理由は簡単だ。先の遠征でベヒモスと戦い命を落とした(事になっている。)雄汰とハジメの姿を見てしまったからだ。それによって、"戦いの果ての死"というものを強く印象付けられてしまったのだ。
それによって、戦いに恐怖を抱き戦場に出る事が出来なくなってしまった者が多くいた。
当然、聖教教会の者達は良い顔をしなかった。実践を繰り返し、時が経てばまた戦えるだろうと、毎日のようにやんわりと復帰を促してくる。
しかし、それに猛然と抗議した者がいた。愛子先生だ。
愛子は、当時遠征には参加していなかった。作農師という特殊かつ激レアな天職である為、実践訓練するよりも、教会側としては農地開拓に力を入れて欲しかったのである。愛子がいれば食糧問題は解決してしまう可能性が限りなく高いからだ。

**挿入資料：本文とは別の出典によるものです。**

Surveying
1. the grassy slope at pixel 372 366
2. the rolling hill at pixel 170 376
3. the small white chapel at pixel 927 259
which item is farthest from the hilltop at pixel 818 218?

そんな愛子は、雄汰たちの死亡を知るとショックで寝込んでしまった。自分が安全地帯でのんびりしている間に、生徒が死んでしまったという事実に、全員を連れて帰る事が出来なくなったという事に、責任感の強い愛子は強いショックを受けたのだ。
だからこそ戦えないという生徒を戦場に送り出すことなど断じて許せなかった。
愛子の天職はこの世界の食糧問題を一変させてしまう程の激レアである。その愛子先生が、不退転の意志で生徒達への戦闘訓練の強制に抗議しているのだ。関係の悪化を防ぎたい教会側はその抗議を受け入れた。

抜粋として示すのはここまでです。